# Install eccodes Pakcage

In [None]:
pip install eccodes

# Coverting (.GRIB) to (.csv)

Remark:

- base_dir is the directory that contains all the files that we need to convert in a folder
- (.GRIB) file should be in a folder with format name of: Year-Month


In [None]:
base_dir = r"C:\Users\Irene\OneDrive - UNSW\UNSW\Courses Study\Research Thesis\Py\nwp_preprocess\nwp-datasets-lead-6hr"
start_year = 2018
start_month = 12
end_year = 2020
end_month = 5

In [None]:
import eccodes
import csv
import os
from datetime import datetime

def grib_to_csv(grib_file, csv_file):
    with open(grib_file, 'rb') as f:
        gid = eccodes.codes_grib_new_from_file(f)
        
        if gid is None:
            raise ValueError(f"No valid GRIB found in file: {grib_file}")
        
        keys = ['Date', 'Time', 'Latitude', 'Longitude', 'Value']
        
        with open(csv_file, 'w', newline='') as csvfile:
            writer = csv.writer(csvfile)
            writer.writerow(keys)
            
            while gid is not None:
                lats = eccodes.codes_get_array(gid, 'latitudes')
                lons = eccodes.codes_get_array(gid, 'longitudes')
                values = eccodes.codes_get_array(gid, 'values')
                data_date = eccodes.codes_get(gid, 'dataDate')
                data_time = eccodes.codes_get(gid, 'dataTime')
                
                date_str = f"{str(data_date)[:4]}-{str(data_date)[4:6]}-{str(data_date)[6:]}"
                time_str = f"{str(data_time).zfill(4)[:2]}:{str(data_time).zfill(4)[2:]}"
                
                for lat, lon, value in zip(lats, lons, values):
                    row = [date_str, time_str, lat, lon, value]
                    writer.writerow(row)
                
                eccodes.codes_release(gid)
                gid = eccodes.codes_grib_new_from_file(f)
    print(f'GRIB data has been successfully converted to {csv_file}')

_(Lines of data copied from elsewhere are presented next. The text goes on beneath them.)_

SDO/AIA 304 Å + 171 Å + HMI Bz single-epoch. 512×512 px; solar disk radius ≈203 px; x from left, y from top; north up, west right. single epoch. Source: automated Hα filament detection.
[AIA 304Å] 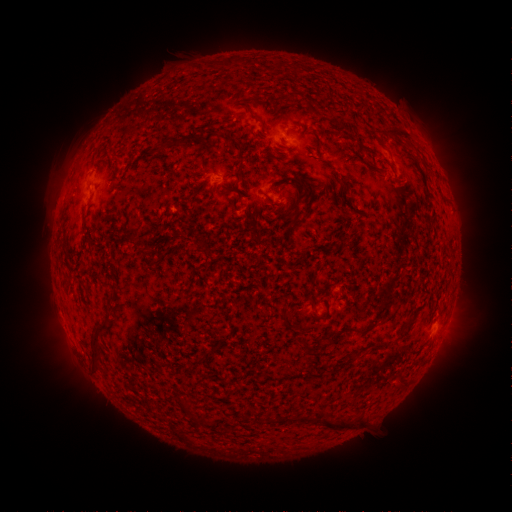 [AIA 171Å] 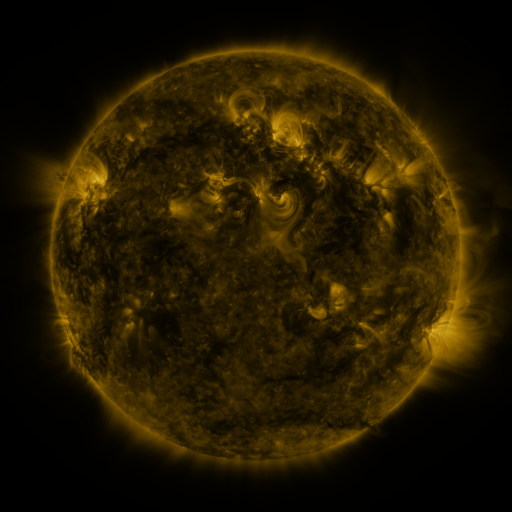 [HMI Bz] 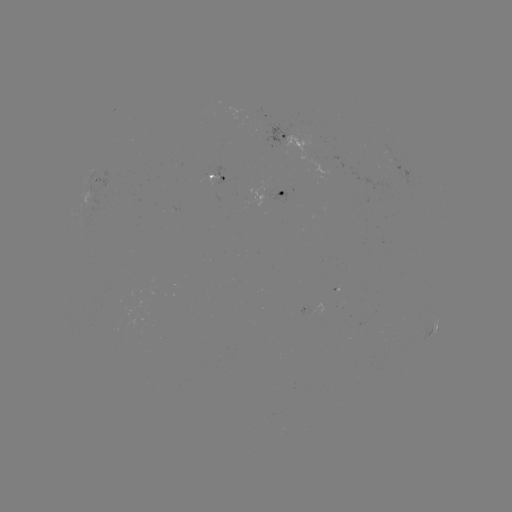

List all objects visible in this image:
filament: [252, 113, 263, 123]
filament: [384, 129, 412, 142]
filament: [203, 131, 215, 147]
filament: [169, 135, 190, 147]
filament: [227, 141, 248, 162]
filament: [290, 178, 309, 194]
filament: [89, 323, 108, 365]
filament: [299, 340, 314, 354]
filament: [193, 415, 204, 425]
filament: [322, 419, 346, 431]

def convert_all_grib_to_csv(base_dir, start_year, start_month, end_year, end_month):
    current_date = datetime(start_year, start_month, 1)
    end_date = datetime(end_year, end_month, 1)
    
    while current_date <= end_date:
        year_month_str = current_date.strftime("%Y-%m")
        grib_file_path = os.path.join(base_dir, year_month_str, f"6hr_{year_month_str.replace('-', '.')}.grib")
        csv_file_path = os.path.join(base_dir, year_month_str, f"6hr_{year_month_str.replace('-', '.')}.csv")
        
        if os.path.exists(grib_file_path):
            try:
                grib_to_csv(grib_file_path, csv_file_path)
            except ValueError as e:
                print(e)
        else:
            print(f"File not found: {grib_file_path}")
        
        current_date = datetime(current_date.year + (current_date.month // 12), (current_date.month % 12) + 1, 1)

convert_all_grib_to_csv(base_dir, start_year, start_month, end_year, end_month)

# Filter (.csv) based on Latitudes and Longitudes Needed

In [None]:
import pandas as pd
import os
from datetime import datetime

def filter_and_process_csv_data(csv_file, filtered_csv_file):
    df = pd.read_csv(csv_file)
    
    # Filter the data for the specified latitude and longitude values
    filtered_df = df[
        ((df['Latitude'] == -17.5) & (df['Longitude'] == 177.5)) |
        ((df['Latitude'] == -17.5) & (df['Longitude'] == 178.0)) |
        ((df['Latitude'] == -18.0) & (df['Longitude'] == 177.5)) |
        ((df['Latitude'] == -18.0) & (df['Longitude'] == 178.0)) |
        ((df['Latitude'] == -18.0) & (df['Longitude'] == 178.5))
    ]
    
    # Sort the data by Latitude, Longitude, Date, and Time
    filtered_df = filtered_df.sort_values(by=['Latitude', 'Longitude', 'Date', 'Time'])
    
    # Modify the time values
    times = ['06', '12', '18', '24']
    filtered_df['Time'] = filtered_df.groupby(['Latitude', 'Longitude', 'Date']).cumcount().map(lambda x: times[x % 4])
    
    filtered_df.to_csv(filtered_csv_file, index=False)
    print(f'Filtered and processed data has been saved to {filtered_csv_file}')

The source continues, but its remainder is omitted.